Ron Aspinall

Personal information
- Born: October 26, 1918
- Died: August 16, 1999 (aged 80)
- Batting: Right-handed
- Bowling: Right-arm fast-medium

Career statistics
| Competition | First-class |
| Matches | 36 |
| Runs scored | 763 |
| Batting average | 19.07 |
| 100s/50s | 0/4 |
| Top score | 75* |
| Balls bowled | 5,956 |
| Wickets | 131 |
| Bowling average | 20.38 |
| 5 wickets in innings | 8 |
| 10 wickets in match | 2 |
| Best bowling | 8/42 |
| Catches/stumpings | 18/– |
- Source: CricketArchive, 8 November 2022

= Ron Aspinall =

English cricketer and umpire

Ronald Aspinall (26 October 1918 – 16 August 1999) was an English cricketer, who played for Yorkshire, and a cricket umpire.

==Life and career==
Aspinall was born in Almondbury, Huddersfield, West Yorkshire.

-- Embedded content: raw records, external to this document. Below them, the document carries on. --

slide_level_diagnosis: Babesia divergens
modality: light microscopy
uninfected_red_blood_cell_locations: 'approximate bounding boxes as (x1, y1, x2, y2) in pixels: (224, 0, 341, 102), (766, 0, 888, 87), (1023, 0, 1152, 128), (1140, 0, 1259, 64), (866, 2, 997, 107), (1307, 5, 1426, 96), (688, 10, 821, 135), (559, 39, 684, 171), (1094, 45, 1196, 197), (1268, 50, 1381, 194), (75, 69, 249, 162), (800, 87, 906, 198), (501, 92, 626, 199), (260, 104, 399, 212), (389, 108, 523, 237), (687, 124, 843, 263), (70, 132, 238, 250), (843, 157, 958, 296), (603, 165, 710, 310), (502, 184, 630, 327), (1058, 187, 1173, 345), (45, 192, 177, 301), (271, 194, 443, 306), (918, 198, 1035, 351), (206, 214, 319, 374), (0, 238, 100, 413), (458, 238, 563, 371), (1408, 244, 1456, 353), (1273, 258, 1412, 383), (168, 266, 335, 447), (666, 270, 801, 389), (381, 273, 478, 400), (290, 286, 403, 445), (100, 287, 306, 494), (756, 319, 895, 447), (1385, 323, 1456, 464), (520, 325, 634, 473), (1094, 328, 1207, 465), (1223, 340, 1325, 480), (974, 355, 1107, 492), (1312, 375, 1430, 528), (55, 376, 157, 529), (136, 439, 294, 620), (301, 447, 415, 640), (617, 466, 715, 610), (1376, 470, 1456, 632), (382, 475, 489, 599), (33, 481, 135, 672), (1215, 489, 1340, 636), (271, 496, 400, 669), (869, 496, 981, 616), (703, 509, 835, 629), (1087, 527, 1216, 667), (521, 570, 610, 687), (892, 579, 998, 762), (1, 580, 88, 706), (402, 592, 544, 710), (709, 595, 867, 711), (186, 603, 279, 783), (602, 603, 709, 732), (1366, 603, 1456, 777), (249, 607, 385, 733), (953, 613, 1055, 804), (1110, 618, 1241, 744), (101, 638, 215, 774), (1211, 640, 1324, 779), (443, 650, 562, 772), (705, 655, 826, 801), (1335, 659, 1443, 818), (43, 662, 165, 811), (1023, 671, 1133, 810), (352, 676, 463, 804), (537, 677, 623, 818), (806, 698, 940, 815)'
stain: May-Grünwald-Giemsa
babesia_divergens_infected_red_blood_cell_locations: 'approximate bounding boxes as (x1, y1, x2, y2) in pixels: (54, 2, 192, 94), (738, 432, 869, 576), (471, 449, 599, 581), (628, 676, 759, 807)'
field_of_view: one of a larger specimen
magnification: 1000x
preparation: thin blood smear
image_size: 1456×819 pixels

A useful lower order right-handed batsman and a fast-medium right arm bowler, Aspinall was 27 before he made his first-class cricket debut in 1946, and four years later his career was over, ended by an Achilles' tendon injury.

His most successful game came in 1947 against Northamptonshire, when he took 8 for 42 and 6 for 23 to dismiss the home team for 146 and 118 to hand Yorkshire victory by 351 runs. In 1948, he played fairly regularly as the successor to Bill Bowes, opening the Yorkshire bowling with Alec Coxon. Against Don Bradman's 'Invincibles' in the so-called 'Sixth Test' and he dismissed Bradman in Australia's second innings, caught by Len Hutton for 86, as well as Sid Barnes, Doug Ring, Ernie Toshack and Keith Miller.

In the season before his first-class career ended, 1949, he headed the national bowling averages in England, by taking 30 wickets in just four matches, at an average of less than 10 runs per wicket, before injury finished his season in May.

After leaving the first-class game, Aspinall played Minor Counties cricket for seven seasons for Durham from 1951 to 1957. Between 1960 and 1981 he was on the first-class umpires list.

Aspinall died in August 1999, in Almondbury, at the age of 80.